Sony was going to be a fake pirate

 0099413191_LEmails found by hackers turning over Sony have revealed a cunning plan by Sony’s TV and movie division to flood pirate sites with fake files.

The plan was to circulate a fake version of a television show on torrent sites but instead of a full file it was just going to promote the real show and explain where to buy content.

The idea was praised for being “clever” but spiked because of a strict policy against using torrent sites.

Pamela Parker, a senior executive in the division responsible for international television content, wrote in an email that was leaked to the public after hackers attacked Sony Pictures Entertai​nment that she loved the idea.

“Unfortunately the studio position is that we absolutely cannot post content (even promos) on torrent sites,

“The studio spends millions of dollars fighting piracy and it doesn’t send a good message if we then start using those same pirate sites to promote our shows.”

Sony’s lawyers were also concerned that official use of torrent sites would complicate any lawsuits the industry might want to bring against them in the future.

Paula Askanas, executive vice president of communications for international television, said in another leaked email that there was some concern that doing anything could inhibit the MPAA in a future lawsuit going after the sites.

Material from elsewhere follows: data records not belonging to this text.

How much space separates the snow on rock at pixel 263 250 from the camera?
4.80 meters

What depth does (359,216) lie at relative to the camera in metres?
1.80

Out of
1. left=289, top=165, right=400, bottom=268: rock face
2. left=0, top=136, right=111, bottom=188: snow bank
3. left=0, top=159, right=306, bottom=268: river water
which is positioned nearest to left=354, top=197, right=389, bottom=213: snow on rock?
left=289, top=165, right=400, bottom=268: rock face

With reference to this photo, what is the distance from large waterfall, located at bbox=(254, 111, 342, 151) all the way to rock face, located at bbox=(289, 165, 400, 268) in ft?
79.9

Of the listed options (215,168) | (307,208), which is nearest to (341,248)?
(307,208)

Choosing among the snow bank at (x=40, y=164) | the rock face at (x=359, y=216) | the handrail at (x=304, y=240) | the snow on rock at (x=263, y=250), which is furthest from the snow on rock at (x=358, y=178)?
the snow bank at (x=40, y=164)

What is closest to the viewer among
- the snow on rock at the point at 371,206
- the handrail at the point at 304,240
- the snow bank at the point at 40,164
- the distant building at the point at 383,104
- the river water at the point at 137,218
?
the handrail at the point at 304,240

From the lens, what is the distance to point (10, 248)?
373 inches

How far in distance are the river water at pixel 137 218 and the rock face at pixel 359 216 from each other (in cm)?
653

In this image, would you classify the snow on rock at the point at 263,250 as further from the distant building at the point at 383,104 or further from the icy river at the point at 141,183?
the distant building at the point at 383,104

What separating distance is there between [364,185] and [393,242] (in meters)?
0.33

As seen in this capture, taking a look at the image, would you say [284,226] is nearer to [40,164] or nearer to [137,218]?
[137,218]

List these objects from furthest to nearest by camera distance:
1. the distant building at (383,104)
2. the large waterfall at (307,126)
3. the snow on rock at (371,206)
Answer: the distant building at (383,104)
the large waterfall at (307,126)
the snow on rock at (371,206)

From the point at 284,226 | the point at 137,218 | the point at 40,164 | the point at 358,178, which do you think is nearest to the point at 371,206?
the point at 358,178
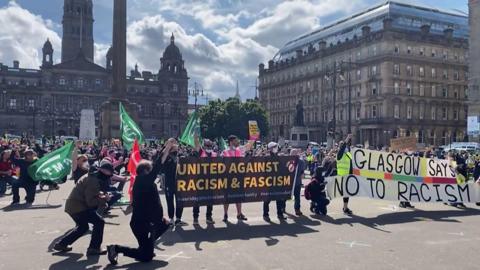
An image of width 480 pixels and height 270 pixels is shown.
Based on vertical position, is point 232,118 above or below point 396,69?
below

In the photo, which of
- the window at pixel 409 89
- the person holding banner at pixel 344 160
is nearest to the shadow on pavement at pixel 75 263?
the person holding banner at pixel 344 160

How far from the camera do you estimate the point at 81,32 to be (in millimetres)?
131375

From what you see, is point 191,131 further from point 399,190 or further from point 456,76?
point 456,76

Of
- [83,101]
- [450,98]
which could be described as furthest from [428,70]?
[83,101]

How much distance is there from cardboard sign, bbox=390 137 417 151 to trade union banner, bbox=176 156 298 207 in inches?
227

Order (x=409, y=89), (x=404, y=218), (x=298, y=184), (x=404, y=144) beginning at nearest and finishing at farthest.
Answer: (x=404, y=218) < (x=298, y=184) < (x=404, y=144) < (x=409, y=89)

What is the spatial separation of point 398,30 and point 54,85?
82.7 m

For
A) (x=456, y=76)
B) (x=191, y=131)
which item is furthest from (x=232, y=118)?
(x=191, y=131)

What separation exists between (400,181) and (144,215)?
823 centimetres

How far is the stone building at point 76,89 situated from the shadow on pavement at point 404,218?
108m

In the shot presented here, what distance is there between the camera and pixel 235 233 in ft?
32.8

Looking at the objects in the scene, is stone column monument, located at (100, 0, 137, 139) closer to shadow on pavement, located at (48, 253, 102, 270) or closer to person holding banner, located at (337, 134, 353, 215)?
person holding banner, located at (337, 134, 353, 215)

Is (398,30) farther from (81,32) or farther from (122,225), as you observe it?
(81,32)

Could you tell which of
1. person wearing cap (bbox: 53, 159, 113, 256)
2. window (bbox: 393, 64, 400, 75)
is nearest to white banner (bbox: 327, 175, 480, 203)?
person wearing cap (bbox: 53, 159, 113, 256)
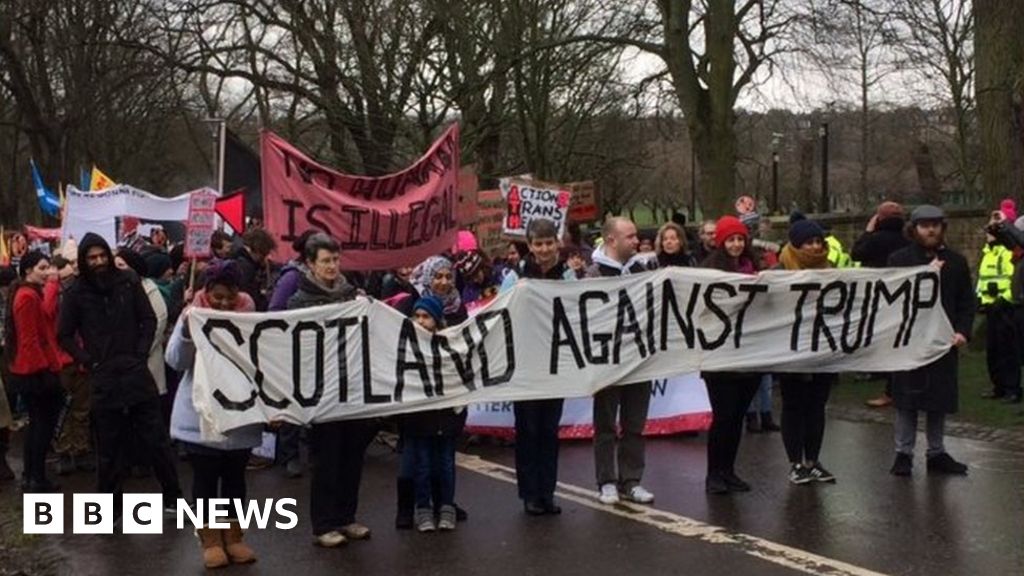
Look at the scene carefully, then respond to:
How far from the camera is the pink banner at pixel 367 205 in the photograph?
30.2 ft

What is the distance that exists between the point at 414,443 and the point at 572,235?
9957 mm

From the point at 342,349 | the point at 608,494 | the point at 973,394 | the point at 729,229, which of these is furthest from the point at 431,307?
the point at 973,394

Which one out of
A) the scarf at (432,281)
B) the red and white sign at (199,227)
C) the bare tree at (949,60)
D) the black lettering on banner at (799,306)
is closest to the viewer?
the scarf at (432,281)

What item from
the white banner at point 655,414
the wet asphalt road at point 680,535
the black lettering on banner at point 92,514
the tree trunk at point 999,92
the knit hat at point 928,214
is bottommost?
the black lettering on banner at point 92,514

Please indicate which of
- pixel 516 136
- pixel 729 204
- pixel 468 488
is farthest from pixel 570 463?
pixel 516 136

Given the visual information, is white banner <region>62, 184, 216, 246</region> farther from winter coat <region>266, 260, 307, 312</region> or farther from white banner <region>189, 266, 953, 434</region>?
white banner <region>189, 266, 953, 434</region>

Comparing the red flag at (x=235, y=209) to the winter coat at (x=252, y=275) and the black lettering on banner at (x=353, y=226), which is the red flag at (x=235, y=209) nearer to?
the winter coat at (x=252, y=275)

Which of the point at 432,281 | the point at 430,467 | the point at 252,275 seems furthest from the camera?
the point at 252,275

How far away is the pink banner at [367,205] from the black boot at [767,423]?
2943 mm

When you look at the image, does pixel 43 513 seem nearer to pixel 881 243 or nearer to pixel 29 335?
pixel 29 335

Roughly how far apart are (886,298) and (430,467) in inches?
133

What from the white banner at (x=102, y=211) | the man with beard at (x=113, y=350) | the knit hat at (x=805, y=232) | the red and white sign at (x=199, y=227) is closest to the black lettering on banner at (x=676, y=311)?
the knit hat at (x=805, y=232)

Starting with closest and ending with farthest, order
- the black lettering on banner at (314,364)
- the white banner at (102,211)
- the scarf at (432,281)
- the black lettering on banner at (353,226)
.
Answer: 1. the black lettering on banner at (314,364)
2. the scarf at (432,281)
3. the black lettering on banner at (353,226)
4. the white banner at (102,211)

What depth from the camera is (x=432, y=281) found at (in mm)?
8047
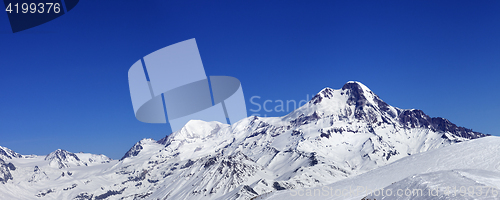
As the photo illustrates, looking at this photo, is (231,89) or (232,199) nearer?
(231,89)

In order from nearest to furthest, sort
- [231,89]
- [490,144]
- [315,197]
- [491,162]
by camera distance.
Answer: [231,89]
[315,197]
[491,162]
[490,144]

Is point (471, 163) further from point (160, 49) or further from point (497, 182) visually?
point (160, 49)

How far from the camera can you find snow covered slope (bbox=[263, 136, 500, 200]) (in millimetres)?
22763

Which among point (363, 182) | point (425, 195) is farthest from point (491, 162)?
point (425, 195)

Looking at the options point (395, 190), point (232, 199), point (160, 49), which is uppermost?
point (160, 49)

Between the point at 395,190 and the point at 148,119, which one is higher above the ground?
the point at 148,119

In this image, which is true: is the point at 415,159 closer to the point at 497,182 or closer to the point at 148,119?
the point at 497,182

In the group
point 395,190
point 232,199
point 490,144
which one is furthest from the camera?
point 232,199

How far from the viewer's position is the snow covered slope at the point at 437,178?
22763 millimetres

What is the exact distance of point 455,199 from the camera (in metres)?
20.3

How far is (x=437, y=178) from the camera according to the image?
26.1m

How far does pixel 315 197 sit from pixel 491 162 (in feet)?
90.1

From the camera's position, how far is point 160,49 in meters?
19.7

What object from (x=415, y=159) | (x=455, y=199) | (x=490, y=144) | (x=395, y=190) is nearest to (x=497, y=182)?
(x=395, y=190)
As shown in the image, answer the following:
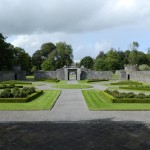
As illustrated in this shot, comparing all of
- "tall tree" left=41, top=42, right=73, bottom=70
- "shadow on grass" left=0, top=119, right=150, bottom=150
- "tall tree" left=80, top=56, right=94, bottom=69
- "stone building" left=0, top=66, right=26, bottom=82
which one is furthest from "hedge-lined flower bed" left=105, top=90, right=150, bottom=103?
"tall tree" left=80, top=56, right=94, bottom=69

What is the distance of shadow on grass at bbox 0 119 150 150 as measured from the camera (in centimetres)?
1089

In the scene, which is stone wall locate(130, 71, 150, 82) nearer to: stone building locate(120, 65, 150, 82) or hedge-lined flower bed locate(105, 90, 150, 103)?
stone building locate(120, 65, 150, 82)

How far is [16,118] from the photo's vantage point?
1700 cm

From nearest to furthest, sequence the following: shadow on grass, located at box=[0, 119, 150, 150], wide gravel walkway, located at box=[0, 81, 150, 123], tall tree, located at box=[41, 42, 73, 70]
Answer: shadow on grass, located at box=[0, 119, 150, 150] < wide gravel walkway, located at box=[0, 81, 150, 123] < tall tree, located at box=[41, 42, 73, 70]

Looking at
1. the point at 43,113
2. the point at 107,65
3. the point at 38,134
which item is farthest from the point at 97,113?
the point at 107,65

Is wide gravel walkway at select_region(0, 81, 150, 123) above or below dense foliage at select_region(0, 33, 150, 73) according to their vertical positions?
below

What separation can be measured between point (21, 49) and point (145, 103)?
7704 centimetres

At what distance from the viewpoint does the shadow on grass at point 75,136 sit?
35.7 feet

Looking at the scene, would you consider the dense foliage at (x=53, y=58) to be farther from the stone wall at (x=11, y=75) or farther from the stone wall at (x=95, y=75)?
the stone wall at (x=95, y=75)

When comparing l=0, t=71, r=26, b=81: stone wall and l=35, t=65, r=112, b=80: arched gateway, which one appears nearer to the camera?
l=0, t=71, r=26, b=81: stone wall

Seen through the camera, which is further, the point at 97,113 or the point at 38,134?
the point at 97,113

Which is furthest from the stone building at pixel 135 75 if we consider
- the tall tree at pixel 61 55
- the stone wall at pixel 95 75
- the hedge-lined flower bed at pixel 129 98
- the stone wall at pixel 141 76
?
the tall tree at pixel 61 55

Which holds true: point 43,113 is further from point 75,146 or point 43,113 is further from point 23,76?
point 23,76

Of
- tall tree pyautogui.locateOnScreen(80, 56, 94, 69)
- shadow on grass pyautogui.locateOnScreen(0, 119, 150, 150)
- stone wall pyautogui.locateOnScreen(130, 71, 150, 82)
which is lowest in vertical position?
shadow on grass pyautogui.locateOnScreen(0, 119, 150, 150)
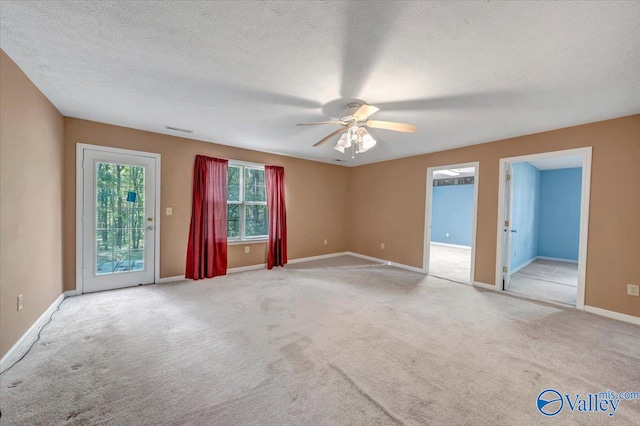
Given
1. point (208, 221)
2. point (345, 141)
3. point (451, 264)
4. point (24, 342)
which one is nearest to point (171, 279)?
point (208, 221)

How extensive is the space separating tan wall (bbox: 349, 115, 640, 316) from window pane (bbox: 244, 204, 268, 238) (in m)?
2.61

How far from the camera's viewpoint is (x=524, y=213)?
591 centimetres

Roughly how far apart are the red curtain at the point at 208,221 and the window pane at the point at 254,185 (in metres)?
0.48

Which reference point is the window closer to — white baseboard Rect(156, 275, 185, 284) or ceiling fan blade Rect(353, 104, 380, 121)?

The matter came up back in March, just after the second season of the thriller series “Hannibal”—which Sony says is one of its most-pirated shows in Europe—had premiered in the US and was starting to show up on illegal filesharing sites.

The plan, which was championed by Polish marketing employee Magda Mastalerz, was to upload a 60-second “Hannibal”-themed anti-piracy ad to popular torrent sites disguised as the first episode. The promo was aimed at convincing people in Central Europe to stop downloading and watch the show legally on the Sony-owned channel AXN.

Sony’s lawyers and the executive vice president responsible for intellectual property quickly struck it down. The final decision: “no one is allowed to use these pirate sites as marketing tools,” as Askanas wrote.